Joshua Kimmich and Thiago form a wonderfully gifted and industrious partnership at the base of Bayern's midfield, so De Bruyne would be free to pick up the positions where his delivery is most deadly. The Bavarians could use the width provided by attacking full-backs Alphonso Davies and Benjamin Pavard to stretch the pitch, creating even more gaps for the 28-year-old to pass into.

Bayern's side is full of players who can create space and others who can intelligently move into that space, giving De Bruyne a plethora of passing options.

PSG

If there's a side whose forwards could benefit most from De Bruyne's delivery, it would absolutely be Paris Saint-Germain.

In Neymar and Kylian Mbappe, the Parisians have two of the most feared attackers on the planet and although both excel through the middle, they could arguably get even better feeding off De Bruyne as inside forwards. 

What's more, according to a recent print edition of Gazzetta dello Sport, PSG have decided to take up a permanent option on Mauro Icardi, who has scored 20 goals in 31 games across all competitions this season while on loan from Inter Milan.

Picking up the ball deep, in the right half-space and drilling a precise pass between the opposition full-back and centre-back has become something of a trademark for De Bruyne during his time at Man City and the prospect of Neymar or Mbappe peeling off the left channel — or indeed charging in from the right — to get on the end of one of these deliveries is incredibly exciting.

This would require a permanent move away from a 4-2-2-2 system for Thomas Tuchel, but Idrissa Gueye is a wonderful No.6, while Marco Verratti would be the box-to-box engine allowing De Bruyne to excel in his “free eight” role.

De Koster was just as vocal about a potential move to PSG as he was Bayern ahead of De Bruyne's departure from Wolfsburg, highlighting what his client's passing could bring to the French Champions in an attacking sense.

“We had a meeting, we talked about Kevin,” De Koster told French broadcaster TF1 in 2015.

“They have the lustre, they have the possibilities.
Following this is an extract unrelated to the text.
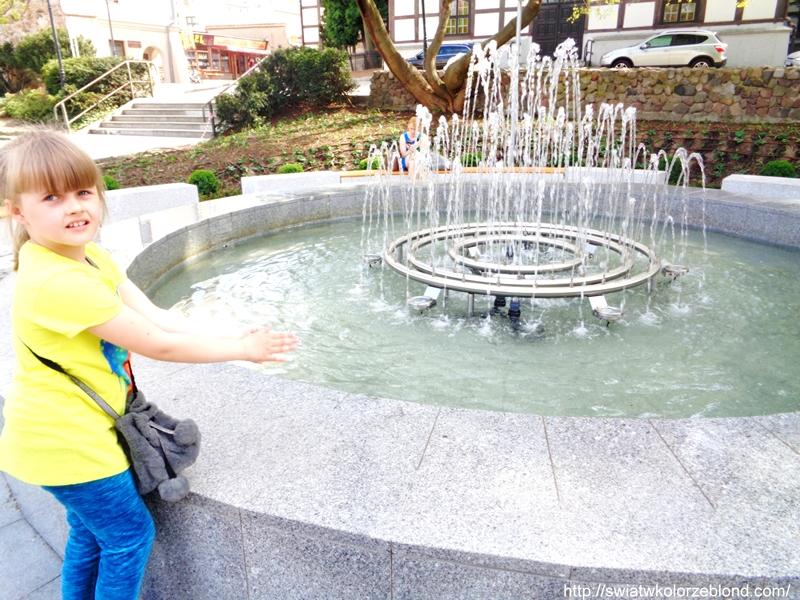 majowy weekend fontanna zielona gora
They're a club with ambitions and have directors who are healthy in terms of their man-management. So, they're certainly a club that is among those that Kevin would like.

“Now, I'm speaking about [Edinson] Cavani, [Zlatan] Ibrahimovic. If those people there get the passes Kevin can play, that can certainly add something in an attacking sense. It can add something big.”
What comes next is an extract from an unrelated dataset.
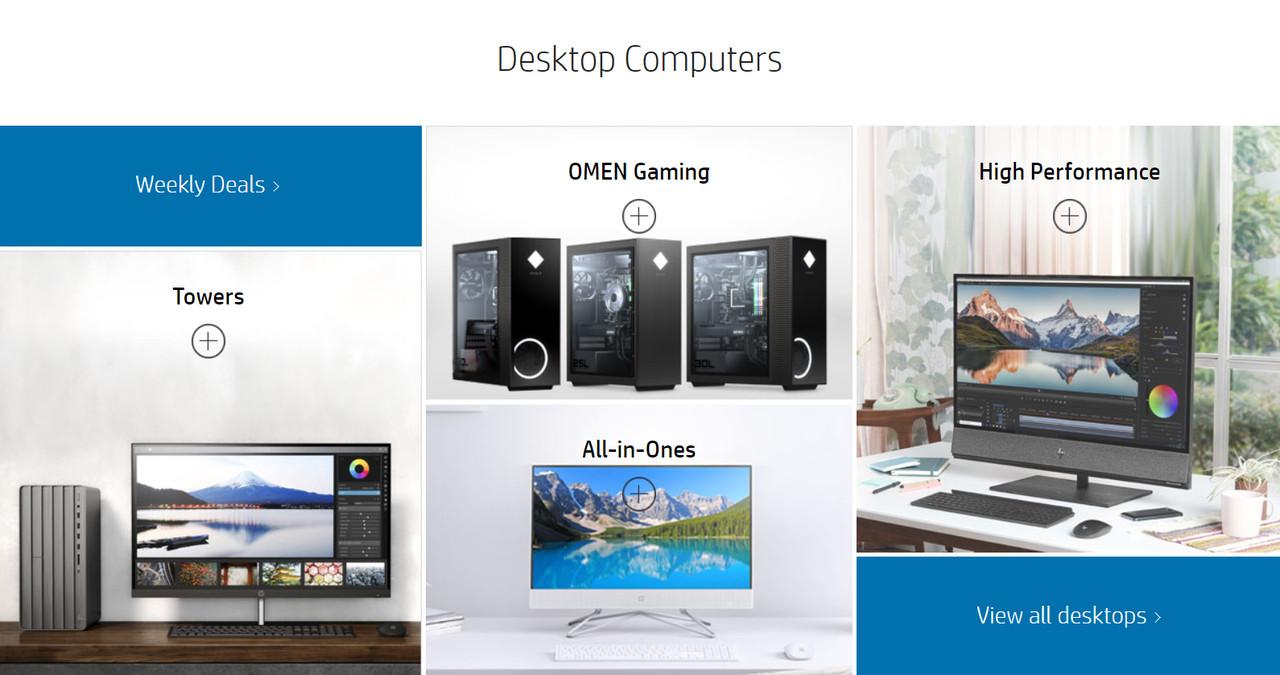 ▲ 다양한 PC 제품을 생산하고 출시하는 HP (사진: HP 스토어)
Ibrahimovic may have departed and Cavani could soon follow, but Mbappe and Neymar are even more stylistically suited to De Bruyne — a playmaker quite possibly with enough talent to finally end PSG's Champions League heartbreak.

Liverpool

The thought of De Bruyne leaving City to join Liverpool, their closest domestic rivals and the team set to topple their Premier League dominance, seems almost unthinkable, doesn't it? Well, it's important to remember that the Belgian himself admitted he was a boyhood red and idolized Michael Owen, while Jurgen Klopp also revealed he tried to sign De Bruyne during his Dortmund days.

Klopp told Sky Sports last season: “I love this player. I wanted him desperately when I was at Dortmund and he was at Chelsea, but Jose [Mourinho] didn't give him to me!”

The likes of Jordan Henderson and Georginio Wijnaldum are finally getting the praise they deserve now, but it still wouldn't hurt to add a little (or a lot) of creativity into that midfield trio.

And can't you already visualise how that might go down? Roberto Firmino drops off to draw out a centre-back and De Bruyne threads the ball straight through that space for the onrushing Sadio Mane or Mohamed Salah. He could also combine with full-backs Trent Alexander-Arnold and Andy Robertson in a similar fashion he does with City's full-backs, progressing the ball to the byline before one of them cuts it back across goal for the forwards to gratefully fire home. Once again, Liverpool's front three are perfect for De Bruyne here.

Those five players aside, Henderson (5) is the only Liverpool player to provide more than two Premier League assists this season, while the Englishman has created 24 chances from open play — again, sixth behind Salah (42), Mane (41), Alexander-Arnold (40), Robertson and Firmino (both 39).

Just like that, this Liverpool side — potentially the most dominant points-wise in Premier League history — become even better (in theory).